Right of withdrawal from sex education will continue, says Hinds

Posted: Wed, 21st Feb 2018

Right of withdrawal from sex education will continue, says Hinds

Parents will continue to have the right to withdraw their children from sex education at secondary school, the education secretary has confirmed.

Damian Hinds's comments come as the teaching of Relationships and Sex Education (RSE) and PSHE (Personal, Social and Health Education) are due to become compulsory in England.

Relationships education will be taught at primary school and full RSE will be taught at secondary school. This weekend Damian Hinds said parents would continue to have the right to withdraw their children from the sex education part of RSE at secondary school.

"There's an established right for parents to be able to withdraw their children from the sex education bits of relationships and sex education," he told The Andrew Marr Show on BBC1. "That right exists and will continue."

The Government recently closed a consultation on changes to these subjects. In its response to the consultation, the National Secular Society welcomed the proposal to make RSE compulsory and said young people's access to RSE should not be restricted on religious grounds.

The NSS campaigns for faith-free sex and relationships education and opposes the 'right' to withdraw children from it on religious grounds.

This week it also emerged that councillors in North London had unanimously backed a motion that faith schools should be allowed to omit important aspects of sex education.

The motion, which was passed at a full meeting of Barnet Council in January, called on the Government to allow faith schools to teach sex education "in a manner consistent with their religious ethos". It says the Department of Education should "allow for this in its pending guidelines and to call on OFSTED inspectors to be sensitive and understanding of this when carrying out their inspections".

It also says the Council "very much recognises and values the diversity of faith schools within this Borough, notes the excellent achievements of many of them and would not wish to see these schools undermined".

Cllr Brian Gordon, who put forward the motion, said: "It is wrong, and I would say counter-productive, for faith schools to be penalised or marked down for failure to teach particular aspects of sex and sexuality that are counter to their religious ethos."

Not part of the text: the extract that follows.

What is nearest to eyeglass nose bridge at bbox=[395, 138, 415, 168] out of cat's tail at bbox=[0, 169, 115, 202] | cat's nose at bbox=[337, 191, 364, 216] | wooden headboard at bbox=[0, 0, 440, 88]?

In January Cllr Gordon represented the Union of Orthodox Hebrew Congregations (UOHC) as part of a delegation of Orthodox Jewish 'community leaders' who met with Sir Theodore Agnew, a minister at the Department for Education. The 'representatives' said there would be "no compromise" with requirements to teach children about gender and sexuality. He described the expectation for schools to teach about gender and personal relationships as "unprecedented external pressure under the grand pretext of community cohesion and diversity".

UOHC is an umbrella organisation of Charedi Jewish groups in London. One of its most recent activities has been to call for its members to boycott the J3 Jewish Community Centre in London due to its activities supporting LGBT+ Jews.

The NSS expressed disappointment over Mr Hinds's comments and criticised Barnet Council for siding with groups which put religious concerns above children's educational needs.

Alastair Lichten, the NSS's education and schools officer, said: "Getting Relationships and Sex Education on a statutory footing, so every child has access to age appropriate provision, was a major success. Unfortunately some faith groups are determined to undermine this.

"We should cut through the euphemistic language about 'teaching in accordance with their ethos'. These groups want schools to be able to pretend LBGT+ people don't exist. They want to be able to deny pupils information about contraceptives. Very often they just want to use the subject to promote narrow religious views, for example about gender roles, or just don't want to teach it at all – regardless of how unprepared this leaves pupils."